俺は何も考えず、ただ、流れていく雲を目で追いながら空を見上げていた。
青い空の映る視界に影が生まれる。――誰かが俺を覗き込んでいるようだ。
「……大丈夫、ですか?」 俺を覗き込んだ少女はそう言ってきた。
「大丈夫? ――なにが?」 何故大丈夫かと言われているのかがわからなかった。
「あっ、すいません。てっきり倒れていたのかと」
周りを見て、その意味を理解する。ここは山の中腹か? とにかく、人がのんびりと眠っていられる場所ではないようだ。
俺は身体を起こし、話しかけてきた少女の目を見つめた。……俺はこの娘を知っている?
「……意外だったか、以龍の選択は?」
「私にはよくわかりません。何故、同じ世界を望んでおきながら、記憶を消す必要があるのですか?」
「……もし俺が螺旋を巡っていたのが十五年前だったら、俺も以龍と同じ事を望んでいたかもしれないな」
「……やはり、わかりませんよ」
「お前にも大切な者がいたなら、わかっていたかもな」
「で、アンタは?」 頭の奥底ではこの娘を知っている。……だが、それが出てくることはなかった。
「あ、すいません。名乗りも上げずに失礼でしたよね? ――私は『イリア』と申します。気晴らしに少し街道を離れて登ってきてみたんですが、まさかこんな場所に人がいるとは思わなくて……」
彼女の名前を聞いたとたん、俺は胸が締め上げられるような感覚に襲われる。……だから俺はその言葉を口にしていた。

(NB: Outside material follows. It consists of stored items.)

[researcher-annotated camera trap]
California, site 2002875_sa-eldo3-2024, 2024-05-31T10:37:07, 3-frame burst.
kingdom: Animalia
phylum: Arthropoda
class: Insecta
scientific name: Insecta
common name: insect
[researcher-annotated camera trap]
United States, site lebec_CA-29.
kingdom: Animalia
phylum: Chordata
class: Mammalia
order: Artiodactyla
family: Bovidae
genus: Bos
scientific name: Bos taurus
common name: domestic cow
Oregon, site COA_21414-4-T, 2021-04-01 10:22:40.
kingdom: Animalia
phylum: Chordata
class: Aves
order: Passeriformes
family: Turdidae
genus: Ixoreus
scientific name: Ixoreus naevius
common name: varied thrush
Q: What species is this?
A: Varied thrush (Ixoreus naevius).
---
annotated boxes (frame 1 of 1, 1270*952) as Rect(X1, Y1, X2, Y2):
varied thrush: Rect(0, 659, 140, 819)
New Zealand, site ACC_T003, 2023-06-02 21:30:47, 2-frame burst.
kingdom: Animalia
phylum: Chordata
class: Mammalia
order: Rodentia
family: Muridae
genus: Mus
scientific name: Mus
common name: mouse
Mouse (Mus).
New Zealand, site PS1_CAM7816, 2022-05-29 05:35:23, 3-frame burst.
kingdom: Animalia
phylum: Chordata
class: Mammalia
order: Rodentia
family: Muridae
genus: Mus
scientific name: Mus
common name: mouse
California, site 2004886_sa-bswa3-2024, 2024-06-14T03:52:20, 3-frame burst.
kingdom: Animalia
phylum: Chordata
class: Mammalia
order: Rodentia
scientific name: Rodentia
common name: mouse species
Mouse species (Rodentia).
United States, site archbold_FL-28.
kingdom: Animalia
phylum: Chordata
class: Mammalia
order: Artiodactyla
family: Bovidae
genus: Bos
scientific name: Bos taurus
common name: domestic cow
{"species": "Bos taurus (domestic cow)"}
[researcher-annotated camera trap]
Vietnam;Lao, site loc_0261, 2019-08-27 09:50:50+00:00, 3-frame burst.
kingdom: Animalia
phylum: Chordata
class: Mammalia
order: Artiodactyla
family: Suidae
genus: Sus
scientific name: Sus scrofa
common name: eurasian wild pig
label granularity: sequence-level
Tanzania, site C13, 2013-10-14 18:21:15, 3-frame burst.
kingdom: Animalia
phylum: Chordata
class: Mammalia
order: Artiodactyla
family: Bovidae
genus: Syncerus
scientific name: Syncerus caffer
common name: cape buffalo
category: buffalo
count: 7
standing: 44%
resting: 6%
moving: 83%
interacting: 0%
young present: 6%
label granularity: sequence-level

「……なぁ。アンタ、俺についてなにか知ってることはないか?」
「はい? ……えっと、それはどういう意味ですか?」
当然の反応だ。初対面の人間にいきなりそう言われれば。
「……このままでは、前回と同じ結末が見えています。やはり、記憶を消すのであれば、世界も変えるべきでしょう?」
「お前に人間の感情を知れとは言わないが、すこしは以龍を信じてやれ。――そして、記憶を持つ俺たちが影ながら助けていこう」
「そうですね。……渚さんにはこの螺旋を幸せな結末で乗り越えて欲しいですからね」
「それは、以龍の友人としてのお前が言っているのか? それとも、『終末の天使』としてのお前が言っているのか?」
「リネクさん、私を終末の天使と呼ばないでくださいと前にも言いましたよ? この世界にいる限りは、私はただのシフラスです」
「いまはまだ『螺旋の中心』にいるから言っても問題ないんだよ」
「やれやれ。では我々も戻りますか。――いいですか、リネクさん? 今回の世界も前回と同じルールですからね。くれぐれもディライトなしに時人能力を発動しないでくださいよ?」
「はいはい。それと時人もなしなんだろ?」
「はい。我々は『エターニア』ですよ」
「……わからないんだよ、なぜ俺がこんな場所で空を見上げていたのかが。――さらに言えば、俺自身何者かなのかさえもな」
記憶をなくし、空を見上げていた以龍と――
「そ、それってまさか――」
何かに導かれてか、この場にやってきたイリア。
「だろうな。うん、記憶喪失ってやつみたいだ」
新たなる螺旋の始まり。……願うは、今回こそは幸せな螺旋の結末を迎えますように。